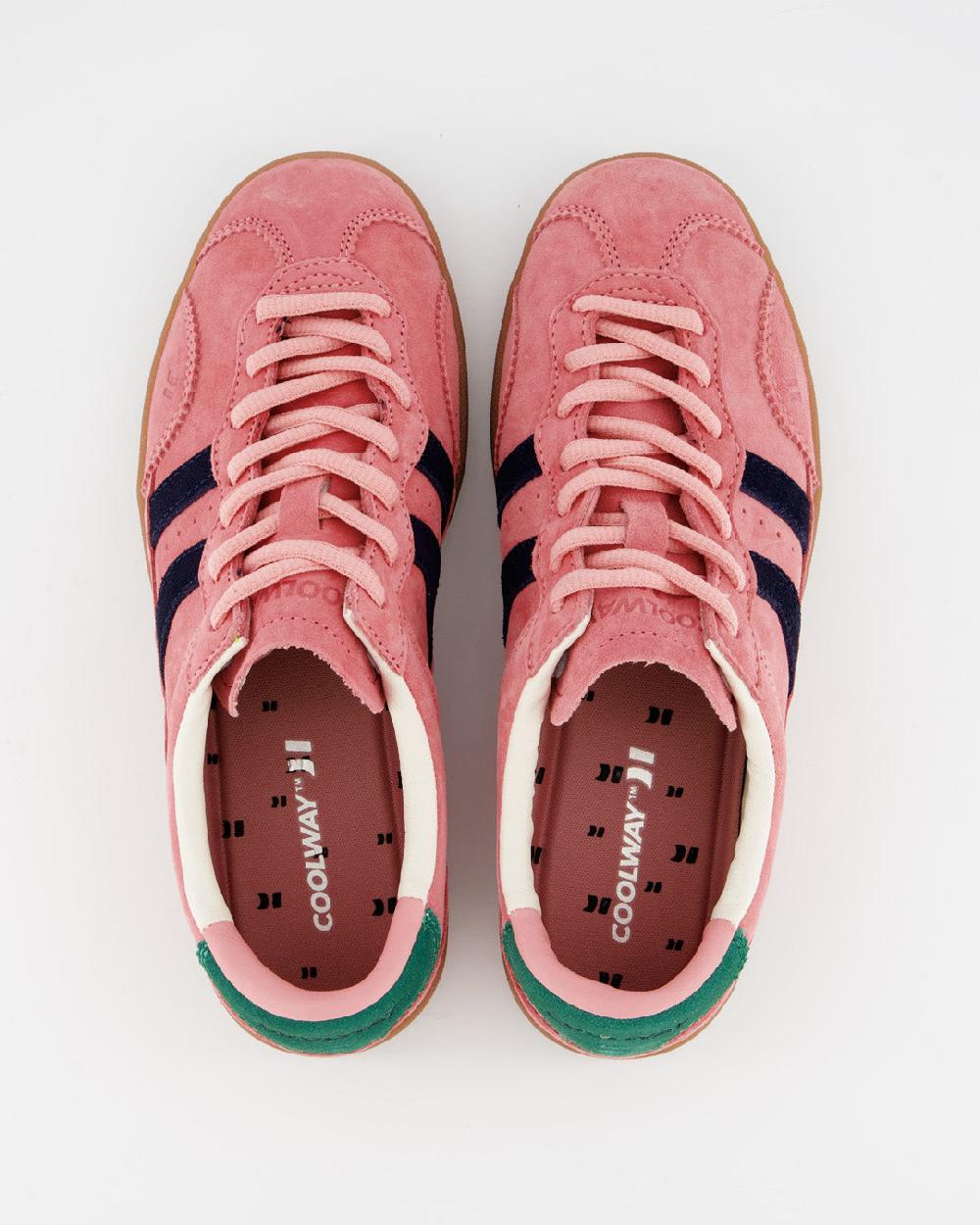 Coolway KIZUNA PINK PARTY HOMBRE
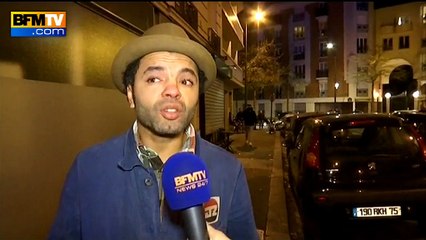 Un témoin raconte l'attaque à proximité du restaurant le Petit-Cambodge à Paris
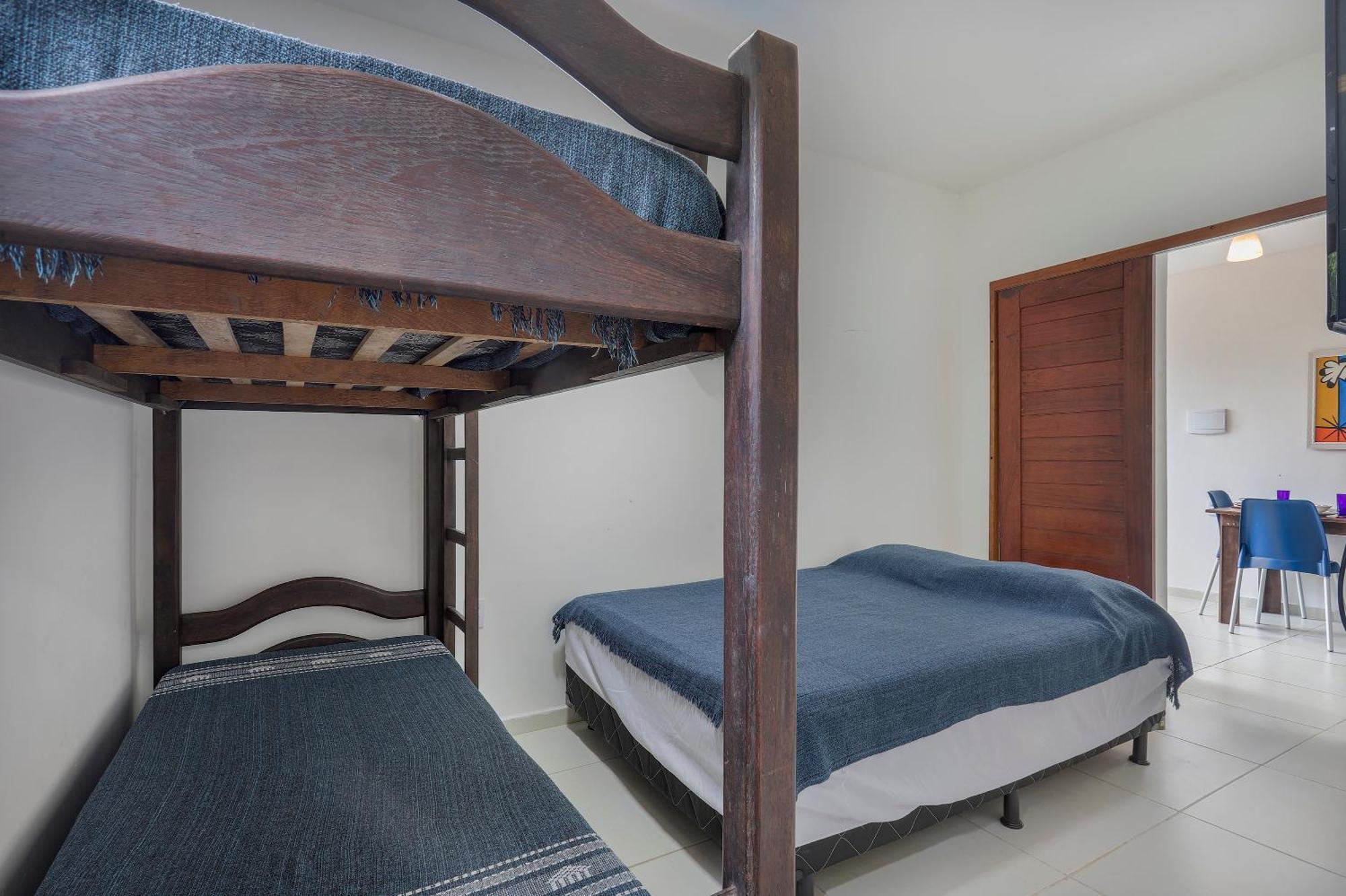 Vila Aconchego Gameleira Praia de Pipa Экстерьер фото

Directions
Reproduce word for word the lines from the line holding "Un témoin raconte" through the last line of the material above, inclusive, and keep pictures out of it.

Exercise solution
 Un témoin raconte l'attaque à proximité du restaurant le Petit-Cambodge à Paris
 Vila Aconchego Gameleira Praia de Pipa Экстерьер фото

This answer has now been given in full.